UNDERSTANDING THE WINDSOR K(NOT)
(I love the way he expresses himself.
But did you hear what he was saying?
Yes but do you like it?
She really stands out in a crowd.
Yes, but have you met her?)
He was a quiet one; yes he was; always alert to solutions to the many problems of a given day, an inventor on the lookout for a better way to get a desired result in less time; here a tweak, there a tweak, everywhere a tweak-tweak…
And then Bruno met Tap (short for Tapioca).
To bed and beyond, his moments of studious repose now naught but a memoir, his lab rats mere pets and his need for intellectual stimulation limited to thirty ways to tie a knot in the silk appendage now dangling daily from the collar of his Savile Rowe shirt, Bruno looked around the gallery one last time and vowed to change his name, arresting his quest for the old life.
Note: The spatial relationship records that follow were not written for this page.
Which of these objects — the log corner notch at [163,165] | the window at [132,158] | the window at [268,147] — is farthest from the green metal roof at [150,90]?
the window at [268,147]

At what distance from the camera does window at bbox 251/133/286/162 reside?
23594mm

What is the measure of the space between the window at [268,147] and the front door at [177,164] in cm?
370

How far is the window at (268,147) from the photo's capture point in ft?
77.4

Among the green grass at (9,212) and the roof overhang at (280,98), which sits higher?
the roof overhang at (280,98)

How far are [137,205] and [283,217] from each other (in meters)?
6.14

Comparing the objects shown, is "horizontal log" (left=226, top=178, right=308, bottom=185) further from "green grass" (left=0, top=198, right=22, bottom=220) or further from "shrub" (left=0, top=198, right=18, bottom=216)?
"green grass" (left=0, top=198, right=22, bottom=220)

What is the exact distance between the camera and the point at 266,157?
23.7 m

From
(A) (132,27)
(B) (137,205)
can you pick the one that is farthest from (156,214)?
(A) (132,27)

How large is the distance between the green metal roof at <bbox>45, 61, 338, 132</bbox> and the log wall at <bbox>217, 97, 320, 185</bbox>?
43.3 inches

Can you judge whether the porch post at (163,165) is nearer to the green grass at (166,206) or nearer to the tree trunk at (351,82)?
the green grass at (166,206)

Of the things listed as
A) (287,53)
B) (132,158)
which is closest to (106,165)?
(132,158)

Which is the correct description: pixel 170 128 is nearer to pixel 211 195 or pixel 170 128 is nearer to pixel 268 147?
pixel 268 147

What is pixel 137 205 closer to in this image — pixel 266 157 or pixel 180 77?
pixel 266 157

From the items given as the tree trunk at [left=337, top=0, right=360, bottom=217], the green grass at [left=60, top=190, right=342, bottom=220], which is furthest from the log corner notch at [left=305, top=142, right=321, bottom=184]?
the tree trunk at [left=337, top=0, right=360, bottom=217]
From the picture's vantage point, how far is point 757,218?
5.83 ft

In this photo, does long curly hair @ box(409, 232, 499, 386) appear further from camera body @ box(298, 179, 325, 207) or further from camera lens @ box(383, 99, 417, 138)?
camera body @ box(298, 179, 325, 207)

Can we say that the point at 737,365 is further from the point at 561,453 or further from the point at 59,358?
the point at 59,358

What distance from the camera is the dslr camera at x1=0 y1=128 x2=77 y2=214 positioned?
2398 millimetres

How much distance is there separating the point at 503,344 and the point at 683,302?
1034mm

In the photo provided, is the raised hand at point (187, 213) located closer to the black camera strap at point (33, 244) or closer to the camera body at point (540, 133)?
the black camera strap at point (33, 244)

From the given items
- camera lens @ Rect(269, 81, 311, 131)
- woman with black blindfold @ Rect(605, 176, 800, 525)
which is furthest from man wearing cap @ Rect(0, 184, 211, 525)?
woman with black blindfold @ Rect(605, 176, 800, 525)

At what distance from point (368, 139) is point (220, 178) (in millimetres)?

He would abandon all and become Rupert the Right.
Goodbye Tapi Dear, here; you may have this as a memoir. Unbuttoning his collar brought a sigh that became a gasp as his lungs inflated with the promise of freedom and new frontiers; “Here is my tie with the Windsor Knot; the knot is naught but a naughty memoir. Keep it” he said. “Hang it on the bed post” he added.” And Rupert nee Bruno, once left (now right) went shopping.
Warning: Reading between the lines may produce astigmatism.